Dataset entries
★ ★ ★ ★ ★

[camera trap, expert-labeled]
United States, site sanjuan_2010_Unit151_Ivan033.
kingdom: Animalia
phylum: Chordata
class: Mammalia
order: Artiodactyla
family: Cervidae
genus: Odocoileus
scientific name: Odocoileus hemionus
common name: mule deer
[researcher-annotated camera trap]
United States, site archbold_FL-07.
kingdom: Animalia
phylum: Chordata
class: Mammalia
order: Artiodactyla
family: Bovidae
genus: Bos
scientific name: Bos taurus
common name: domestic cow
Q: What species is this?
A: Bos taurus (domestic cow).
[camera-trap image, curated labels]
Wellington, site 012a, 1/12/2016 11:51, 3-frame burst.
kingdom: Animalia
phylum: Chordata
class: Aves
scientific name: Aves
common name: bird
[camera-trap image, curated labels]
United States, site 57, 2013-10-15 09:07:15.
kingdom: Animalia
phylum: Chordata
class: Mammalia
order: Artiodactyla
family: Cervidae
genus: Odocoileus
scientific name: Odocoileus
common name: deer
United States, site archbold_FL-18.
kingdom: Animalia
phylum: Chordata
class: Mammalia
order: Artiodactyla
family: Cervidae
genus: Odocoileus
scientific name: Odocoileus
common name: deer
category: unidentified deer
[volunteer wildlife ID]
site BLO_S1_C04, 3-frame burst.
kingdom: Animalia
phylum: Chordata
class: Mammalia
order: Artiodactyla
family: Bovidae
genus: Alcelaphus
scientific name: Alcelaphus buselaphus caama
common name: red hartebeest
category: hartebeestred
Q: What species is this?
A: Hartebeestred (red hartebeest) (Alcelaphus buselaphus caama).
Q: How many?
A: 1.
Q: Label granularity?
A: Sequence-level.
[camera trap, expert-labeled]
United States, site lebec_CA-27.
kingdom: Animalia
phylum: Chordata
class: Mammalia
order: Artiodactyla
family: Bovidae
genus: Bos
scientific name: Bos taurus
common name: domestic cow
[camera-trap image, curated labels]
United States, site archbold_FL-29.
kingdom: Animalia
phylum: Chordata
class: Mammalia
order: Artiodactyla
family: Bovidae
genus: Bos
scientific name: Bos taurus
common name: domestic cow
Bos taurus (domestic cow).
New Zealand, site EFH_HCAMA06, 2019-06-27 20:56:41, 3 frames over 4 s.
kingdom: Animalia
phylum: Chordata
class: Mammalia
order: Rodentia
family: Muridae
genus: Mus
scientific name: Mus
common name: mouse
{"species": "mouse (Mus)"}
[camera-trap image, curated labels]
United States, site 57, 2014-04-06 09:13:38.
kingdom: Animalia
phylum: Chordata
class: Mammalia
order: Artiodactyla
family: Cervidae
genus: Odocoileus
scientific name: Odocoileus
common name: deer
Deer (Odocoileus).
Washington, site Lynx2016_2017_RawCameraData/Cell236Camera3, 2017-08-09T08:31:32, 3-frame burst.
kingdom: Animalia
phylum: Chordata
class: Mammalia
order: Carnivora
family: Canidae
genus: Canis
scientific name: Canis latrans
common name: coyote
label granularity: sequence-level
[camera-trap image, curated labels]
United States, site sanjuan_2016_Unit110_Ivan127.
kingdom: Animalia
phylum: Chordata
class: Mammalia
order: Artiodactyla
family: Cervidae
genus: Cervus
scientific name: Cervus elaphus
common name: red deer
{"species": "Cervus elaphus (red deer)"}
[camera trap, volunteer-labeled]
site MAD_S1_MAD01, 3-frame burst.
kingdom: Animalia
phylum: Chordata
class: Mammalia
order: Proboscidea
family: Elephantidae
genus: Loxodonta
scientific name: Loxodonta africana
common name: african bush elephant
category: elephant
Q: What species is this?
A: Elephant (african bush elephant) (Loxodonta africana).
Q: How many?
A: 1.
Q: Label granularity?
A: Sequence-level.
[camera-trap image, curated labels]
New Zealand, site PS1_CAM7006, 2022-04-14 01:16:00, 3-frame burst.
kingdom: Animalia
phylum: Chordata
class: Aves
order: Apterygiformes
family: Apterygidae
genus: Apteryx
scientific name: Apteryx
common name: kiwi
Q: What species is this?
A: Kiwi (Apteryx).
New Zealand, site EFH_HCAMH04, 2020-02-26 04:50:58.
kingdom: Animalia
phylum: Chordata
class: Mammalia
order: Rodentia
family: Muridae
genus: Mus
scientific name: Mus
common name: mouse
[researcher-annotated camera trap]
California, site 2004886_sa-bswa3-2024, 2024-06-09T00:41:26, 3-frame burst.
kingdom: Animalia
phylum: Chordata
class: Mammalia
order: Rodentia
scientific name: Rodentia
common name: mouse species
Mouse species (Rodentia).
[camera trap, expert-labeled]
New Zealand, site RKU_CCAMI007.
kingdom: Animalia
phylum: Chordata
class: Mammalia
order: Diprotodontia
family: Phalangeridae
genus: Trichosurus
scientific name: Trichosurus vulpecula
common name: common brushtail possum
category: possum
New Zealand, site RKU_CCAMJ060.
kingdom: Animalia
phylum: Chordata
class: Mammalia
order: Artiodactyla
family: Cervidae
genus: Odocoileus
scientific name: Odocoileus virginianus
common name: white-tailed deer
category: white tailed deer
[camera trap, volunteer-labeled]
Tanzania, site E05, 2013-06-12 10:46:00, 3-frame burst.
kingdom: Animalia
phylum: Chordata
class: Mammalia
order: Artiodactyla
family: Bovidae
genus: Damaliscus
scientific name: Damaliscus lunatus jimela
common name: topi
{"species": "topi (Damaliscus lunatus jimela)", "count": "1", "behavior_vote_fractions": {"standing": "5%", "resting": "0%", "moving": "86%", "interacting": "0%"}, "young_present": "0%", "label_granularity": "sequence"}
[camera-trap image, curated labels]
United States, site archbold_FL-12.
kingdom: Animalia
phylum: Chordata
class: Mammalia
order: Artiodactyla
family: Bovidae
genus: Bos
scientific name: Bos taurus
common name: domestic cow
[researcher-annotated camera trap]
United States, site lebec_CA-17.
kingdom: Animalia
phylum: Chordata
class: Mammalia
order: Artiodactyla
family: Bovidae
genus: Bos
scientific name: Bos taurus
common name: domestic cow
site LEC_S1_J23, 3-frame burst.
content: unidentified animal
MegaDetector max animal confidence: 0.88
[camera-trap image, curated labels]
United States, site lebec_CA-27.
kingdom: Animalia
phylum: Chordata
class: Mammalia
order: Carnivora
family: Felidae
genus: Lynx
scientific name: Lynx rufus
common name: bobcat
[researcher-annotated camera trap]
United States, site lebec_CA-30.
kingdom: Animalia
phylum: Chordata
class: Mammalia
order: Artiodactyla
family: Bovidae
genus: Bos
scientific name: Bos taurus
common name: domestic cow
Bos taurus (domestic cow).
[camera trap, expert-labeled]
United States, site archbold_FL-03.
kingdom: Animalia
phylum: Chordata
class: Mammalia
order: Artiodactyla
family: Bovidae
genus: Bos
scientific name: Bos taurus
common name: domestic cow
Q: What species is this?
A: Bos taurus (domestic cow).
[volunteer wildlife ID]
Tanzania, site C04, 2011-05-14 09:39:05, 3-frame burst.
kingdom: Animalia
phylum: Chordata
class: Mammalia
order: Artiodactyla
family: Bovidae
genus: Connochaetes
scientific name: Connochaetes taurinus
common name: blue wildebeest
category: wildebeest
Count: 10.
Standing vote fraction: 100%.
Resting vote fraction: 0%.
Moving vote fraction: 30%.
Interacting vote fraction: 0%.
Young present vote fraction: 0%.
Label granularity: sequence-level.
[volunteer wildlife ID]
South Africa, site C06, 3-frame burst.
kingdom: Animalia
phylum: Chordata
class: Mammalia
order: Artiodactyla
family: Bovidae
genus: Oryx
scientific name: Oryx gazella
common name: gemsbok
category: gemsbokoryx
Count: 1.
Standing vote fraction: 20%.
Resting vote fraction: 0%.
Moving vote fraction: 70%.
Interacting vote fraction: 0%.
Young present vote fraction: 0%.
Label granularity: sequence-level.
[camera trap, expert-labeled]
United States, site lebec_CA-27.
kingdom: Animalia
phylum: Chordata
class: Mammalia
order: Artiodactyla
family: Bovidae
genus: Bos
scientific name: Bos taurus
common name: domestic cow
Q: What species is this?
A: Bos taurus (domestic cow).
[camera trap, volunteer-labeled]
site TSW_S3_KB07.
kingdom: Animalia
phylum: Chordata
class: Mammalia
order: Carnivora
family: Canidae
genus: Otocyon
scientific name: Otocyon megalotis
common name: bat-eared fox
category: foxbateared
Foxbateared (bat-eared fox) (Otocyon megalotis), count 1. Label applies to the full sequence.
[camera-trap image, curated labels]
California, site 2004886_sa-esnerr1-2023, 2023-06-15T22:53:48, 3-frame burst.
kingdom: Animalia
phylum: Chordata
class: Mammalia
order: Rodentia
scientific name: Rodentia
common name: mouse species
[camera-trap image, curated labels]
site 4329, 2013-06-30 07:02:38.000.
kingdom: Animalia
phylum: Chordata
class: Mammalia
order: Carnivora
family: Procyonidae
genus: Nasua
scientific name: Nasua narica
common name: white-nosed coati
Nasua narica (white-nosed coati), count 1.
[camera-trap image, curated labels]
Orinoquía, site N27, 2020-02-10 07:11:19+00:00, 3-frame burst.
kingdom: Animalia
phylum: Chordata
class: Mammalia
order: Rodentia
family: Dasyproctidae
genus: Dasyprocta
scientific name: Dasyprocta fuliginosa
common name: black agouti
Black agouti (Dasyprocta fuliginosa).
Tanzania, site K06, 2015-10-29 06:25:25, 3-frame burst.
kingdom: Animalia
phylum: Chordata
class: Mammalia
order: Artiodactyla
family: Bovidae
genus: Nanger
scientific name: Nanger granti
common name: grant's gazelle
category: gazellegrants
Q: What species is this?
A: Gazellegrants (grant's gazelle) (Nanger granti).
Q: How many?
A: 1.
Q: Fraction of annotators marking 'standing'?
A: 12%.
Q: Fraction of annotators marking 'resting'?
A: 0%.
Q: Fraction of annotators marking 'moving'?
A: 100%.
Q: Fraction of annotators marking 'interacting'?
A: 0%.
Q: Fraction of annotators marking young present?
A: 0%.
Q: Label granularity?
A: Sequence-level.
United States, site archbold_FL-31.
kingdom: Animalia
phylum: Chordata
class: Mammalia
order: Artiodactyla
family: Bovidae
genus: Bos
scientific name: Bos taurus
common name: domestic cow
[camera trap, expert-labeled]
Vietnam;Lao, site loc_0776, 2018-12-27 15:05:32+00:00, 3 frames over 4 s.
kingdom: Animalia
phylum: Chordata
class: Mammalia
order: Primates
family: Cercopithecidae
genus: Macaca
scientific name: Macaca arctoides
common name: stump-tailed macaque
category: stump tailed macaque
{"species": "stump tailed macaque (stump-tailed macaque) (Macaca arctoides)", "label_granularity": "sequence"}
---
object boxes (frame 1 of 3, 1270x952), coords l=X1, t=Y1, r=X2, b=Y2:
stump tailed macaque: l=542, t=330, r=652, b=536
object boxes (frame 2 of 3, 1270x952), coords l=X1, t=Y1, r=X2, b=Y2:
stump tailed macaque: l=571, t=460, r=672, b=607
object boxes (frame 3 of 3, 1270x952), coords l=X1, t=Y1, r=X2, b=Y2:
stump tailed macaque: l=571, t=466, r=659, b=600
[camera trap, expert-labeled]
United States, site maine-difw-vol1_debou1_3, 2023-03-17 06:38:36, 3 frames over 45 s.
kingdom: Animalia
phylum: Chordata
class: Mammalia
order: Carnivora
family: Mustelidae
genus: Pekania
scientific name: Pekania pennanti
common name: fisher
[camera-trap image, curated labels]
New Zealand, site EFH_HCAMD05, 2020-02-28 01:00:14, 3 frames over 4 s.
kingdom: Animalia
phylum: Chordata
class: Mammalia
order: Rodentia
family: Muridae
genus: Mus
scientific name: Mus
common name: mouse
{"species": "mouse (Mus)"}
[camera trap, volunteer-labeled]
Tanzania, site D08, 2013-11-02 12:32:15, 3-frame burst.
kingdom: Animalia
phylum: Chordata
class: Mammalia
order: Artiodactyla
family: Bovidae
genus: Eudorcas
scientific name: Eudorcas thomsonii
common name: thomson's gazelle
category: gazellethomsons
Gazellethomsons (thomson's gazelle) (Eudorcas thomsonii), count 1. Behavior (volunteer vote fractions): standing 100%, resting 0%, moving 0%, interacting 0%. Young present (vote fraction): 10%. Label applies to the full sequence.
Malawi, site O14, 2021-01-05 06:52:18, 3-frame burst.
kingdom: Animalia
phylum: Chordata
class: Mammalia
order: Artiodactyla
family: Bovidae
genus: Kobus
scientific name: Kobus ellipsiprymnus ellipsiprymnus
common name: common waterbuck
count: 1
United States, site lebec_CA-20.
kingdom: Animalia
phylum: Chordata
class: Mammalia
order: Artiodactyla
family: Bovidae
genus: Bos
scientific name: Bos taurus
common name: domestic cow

★ ★ ★ ★ ★

*Work request:*
Take the lines from the top of the data through the one that contains "New Zealand, site EFH_HCAMA06, 2019-06-27" and copy them exactly, leaving out every line after it.

*Worked solution:*
[camera trap, expert-labeled]
United States, site sanjuan_2010_Unit151_Ivan033.
kingdom: Animalia
phylum: Chordata
class: Mammalia
order: Artiodactyla
family: Cervidae
genus: Odocoileus
scientific name: Odocoileus hemionus
common name: mule deer
[researcher-annotated camera trap]
United States, site archbold_FL-07.
kingdom: Animalia
phylum: Chordata
class: Mammalia
order: Artiodactyla
family: Bovidae
genus: Bos
scientific name: Bos taurus
common name: domestic cow
Q: What species is this?
A: Bos taurus (domestic cow).
[camera-trap image, curated labels]
Wellington, site 012a, 1/12/2016 11:51, 3-frame burst.
kingdom: Animalia
phylum: Chordata
class: Aves
scientific name: Aves
common name: bird
[camera-trap image, curated labels]
United States, site 57, 2013-10-15 09:07:15.
kingdom: Animalia
phylum: Chordata
class: Mammalia
order: Artiodactyla
family: Cervidae
genus: Odocoileus
scientific name: Odocoileus
common name: deer
United States, site archbold_FL-18.
kingdom: Animalia
phylum: Chordata
class: Mammalia
order: Artiodactyla
family: Cervidae
genus: Odocoileus
scientific name: Odocoileus
common name: deer
category: unidentified deer
[volunteer wildlife ID]
site BLO_S1_C04, 3-frame burst.
kingdom: Animalia
phylum: Chordata
class: Mammalia
order: Artiodactyla
family: Bovidae
genus: Alcelaphus
scientific name: Alcelaphus buselaphus caama
common name: red hartebeest
category: hartebeestred
Q: What species is this?
A: Hartebeestred (red hartebeest) (Alcelaphus buselaphus caama).
Q: How many?
A: 1.
Q: Label granularity?
A: Sequence-level.
[camera trap, expert-labeled]
United States, site lebec_CA-27.
kingdom: Animalia
phylum: Chordata
class: Mammalia
order: Artiodactyla
family: Bovidae
genus: Bos
scientific name: Bos taurus
common name: domestic cow
[camera-trap image, curated labels]
United States, site archbold_FL-29.
kingdom: Animalia
phylum: Chordata
class: Mammalia
order: Artiodactyla
family: Bovidae
genus: Bos
scientific name: Bos taurus
common name: domestic cow
Bos taurus (domestic cow).
New Zealand, site EFH_HCAMA06, 2019-06-27 20:56:41, 3 frames over 4 s.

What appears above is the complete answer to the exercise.